=== Trecho apresentado ===
════════════════

O Bolero de Dylan

Para nós, velhinhos, há sempre um consolo: costuma-se dizer que Brahms só compôs sua primeira sinfonia beirando os 60 anos.

Sempre se inventa um consolo.

Em geral, criam-se maravilhas quando se é jovem.

Quando somos jovens, nossos desejos são mais fortes. E provavelmente também nossa capacidade de criar.

Na música, há de tudo. Chico, por exemplo, compõe maravilhas depois de velho. São melodias e letras sutis – belíssimas, ricas, como devem ser as coisas que os gênios maduros fazem.

Caetano tem brincado de ser moderno. Caetano brinca de não ser velho, se aproxima de garotões e faz rock. Eu, pessoalmente, acho de uma chatice atroz, mas tudo bem se ele gosta – fazer o quê?

Gil tem composto menos. Paul Simon, que sempre compôs pouco, compõe cada vez menos.

════════════════

=== Dados fornecidos ===

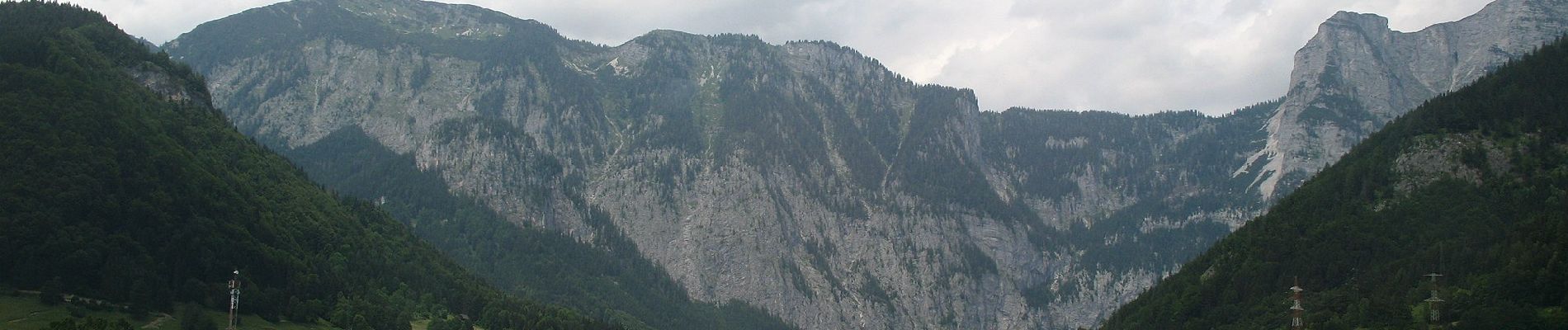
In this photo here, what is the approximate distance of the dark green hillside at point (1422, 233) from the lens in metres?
136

════════════════

=== Questões propostas ===
(A) Reproduza sem alterações o trecho do texto sobre compositores e idade, começando pelas palavras "Para nós, velhinhos, há" e parando logo após "fazer o quê?".
(B) Dê prosseguimento ao texto sobre compositores e idade a partir da última frase apresentada.
A listagem não tem qualquer relação com o que se solicita aqui.

=== Conjunto de respostas ===
(A)
Para nós, velhinhos, há sempre um consolo: costuma-se dizer que Brahms só compôs sua primeira sinfonia beirando os 60 anos.

Sempre se inventa um consolo.

Em geral, criam-se maravilhas quando se é jovem.

Quando somos jovens, nossos desejos são mais fortes. E provavelmente também nossa capacidade de criar.

Na música, há de tudo. Chico, por exemplo, compõe maravilhas depois de velho. São melodias e letras sutis – belíssimas, ricas, como devem ser as coisas que os gênios maduros fazem.

Caetano tem brincado de ser moderno. Caetano brinca de não ser velho, se aproxima de garotões e faz rock. Eu, pessoalmente, acho de uma chatice atroz, mas tudo bem se ele gosta – fazer o quê?

(B)
Dos velhinhos que continuam compondo sempre, direto e reto, vejo Neil Young, Paul McCartney e Bob Dylan. Para eles é como se o tempo não passasse jamais. É como se, após os 50, 60 anos, tivessem a criatividade de garotos de 20, 30.

Acho que Neil Young e Paul McCartney são belíssimas pessoas. Pelo que sei dele, Paul Simon é uma pessoa complicada – mas e daí, se é um dos melhores autores de canções que jamais pisaram no planeta?

Quanto a Dylan, há sérias dúvidas. O mais provável é que seja um E.T. Um ser de outra galáxia, que veio nos visitar e, como nos filmes de ficção científica, adotou um corpo humano.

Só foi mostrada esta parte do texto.